Write the next part of the humor piece below on stale video game mechanics, picking up after its last sentence.

— Start EXTRACT —

Once a niche hobby relegated to basements filled with sweaty people, video games have now exploded into mainstream culture. You can’t fly on a plane or ride a bus without seeing one kid playing “Pokemon,” a businessman playing “Angry Birds” and an old man thinking he’s playing “Solitaire” but is really just dragging his finger on the window.
While the medium has certainly expanded in the past decade, there are many tropes of video games that have remained relatively untouched. We can have graphics with a million pixels per square inch and a tongue mount that allows me to taste the lead as the bullets pierce my virtual soldier’s mouth hole, but a game just won’t be fun if it keeps these tired mechanics. I’m talking about things like:
1) The Tailing Mission
Culprits: “Grand Theft Auto,” “Sleeping Dogs,” “Mafia,” “Saint’s Row”
The beauty of the sandbox game genre is that the world is your oyster. You want to murder a prostitute? Who wouldn’t? You want to drive a burning car straight into an orphanage while wearing a bathrobe? Join the club. However, this makes it infinitely more frustrating when you have to follow the rules. Enter the tailing mission.
The setup is usually the same: some wise-guy is meeting with a rival gang or whatever and you have to follow him in your car. If you go too close to their car, you lose. If you go too far away from their car, you lose. If you crash into a car, you lose.

— End EXTRACT —
— Start DATA SECTION —

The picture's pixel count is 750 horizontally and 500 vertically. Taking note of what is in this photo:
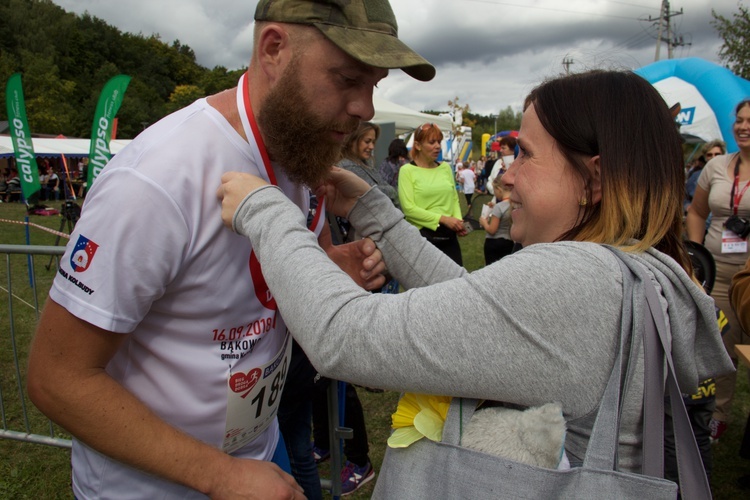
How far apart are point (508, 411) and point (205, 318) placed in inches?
28.0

— End DATA SECTION —

__EXERCISE ANSWER__:
While 90% of the game is going balls-to-the-wall, emptying clip after clip of ammo and speeding around town, this part involves following traffic laws and being a good citizen. What is the fun in that? I’m not saying games necessarily have to be crazy violent all the time, but if I wanted to do the tailing mission I might as well drive in a circle around a residential neighborhood. Video games are for me to have experiences outside of reality. Being stuck in traffic is about the most realistic thing I can think of.
2) Regenerating Health
Culprits: 99% of first person shooters
Death is important in video games. How are you supposed to get the hint that you are terrible at a video game unless you die a lot? Consequently, how are you supposed to feel like a total boss without opponents truly feeling your wrath? That’s why it is disheartening when you can instantly heal from a shotgun blast to the chest by crouching behind a wall and breathing for a few seconds.
I recently purchased “Counter Strike: Global Offensive” (an awesome game by the way) and the great thing about that game is that death really means something. If you die in a round, that is it. You want to keep playing? Wait around for all of the other players to die and you can come in again the next playthrough. The losers are more infuriated and motivated to alter their strategy to do better while the winners get more satisfaction from their superior skill. Everyone wins. Well, except the losers. Those guys obviously suck.
3) Save Points
Culprits: “The Legend of Zelda: Skyward Sword,” “Dead Rising 2,” “Dead Space 2”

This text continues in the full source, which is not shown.